Question

The position of a particle moving along x axis given by x= -2t3+3t2+5. The acceleration of particle at the instant its velocity become zero is

Answer 1

thus the ans is -6 m/s^2

Answer 2

Answer:

The acceleration is 6 m/s² and -6 m/s²

Explanation:

Position of the particle is given by

$x=(-2t^3+3t^2+5)$ m

We know that rate of change of position (displacement) is velocity

Thus, the velocity is

$\boxed{v=\frac{dx}{dt}}$

$\implies v=\frac{d}{dt}(-2t^3+3t^2+5)$

$\implies v=-6t^2+6t$

If velocity is zero then

$v=0$

$\implies -6t^2+6t=0$

$\implies 6t(-t+1)=0$

$\implies t=0, 1$ second

We also know that rate of change of velocity is acceleration

Therefore,

$\boxed{a=\frac{dv}{dt}}$

$\implies a=\frac{d}{dt}(-6t^2+6t)$

$\implies a=-12t+6$

Acceleration at $t=0$ second

$a\Bigr|_{t=0}=0+6=6$ m/s²

Acceleration at $t=1$ second

$a\Bigr|_{t=1}=-12\times 1+6=-12+6=-6$m/s²

Hope this answer is helpful.

- **Given material**

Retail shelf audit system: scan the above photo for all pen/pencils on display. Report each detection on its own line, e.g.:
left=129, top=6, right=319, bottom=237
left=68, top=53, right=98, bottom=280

- **What to work on**
A. Decide whether each statement below agrees with the particle-motion thread. For each one, answer yes or no and quote the thread's deciding words exactly.
(i) The first answer gives the acceleration as -6 m/s^2.
(ii) The second answer finds that the velocity is zero only at t = 1 second.
(iii) The second answer calls acceleration the rate of change of position.
B. Transcribe the particle-motion thread word for word from "Acceleration at $t=0$" up to and including "answer is helpful.".

- **Results of the tasks**
A.
(i) Yes: "thus the ans is -6 m/s^2"
(ii) No: "$\implies t=0, 1$ second"
(iii) No: "We also know that rate of change of velocity is acceleration"

B.
Acceleration at $t=0$ second

$a\Bigr|_{t=0}=0+6=6$ m/s²

Acceleration at $t=1$ second

$a\Bigr|_{t=1}=-12\times 1+6=-12+6=-6$m/s²

Hope this answer is helpful.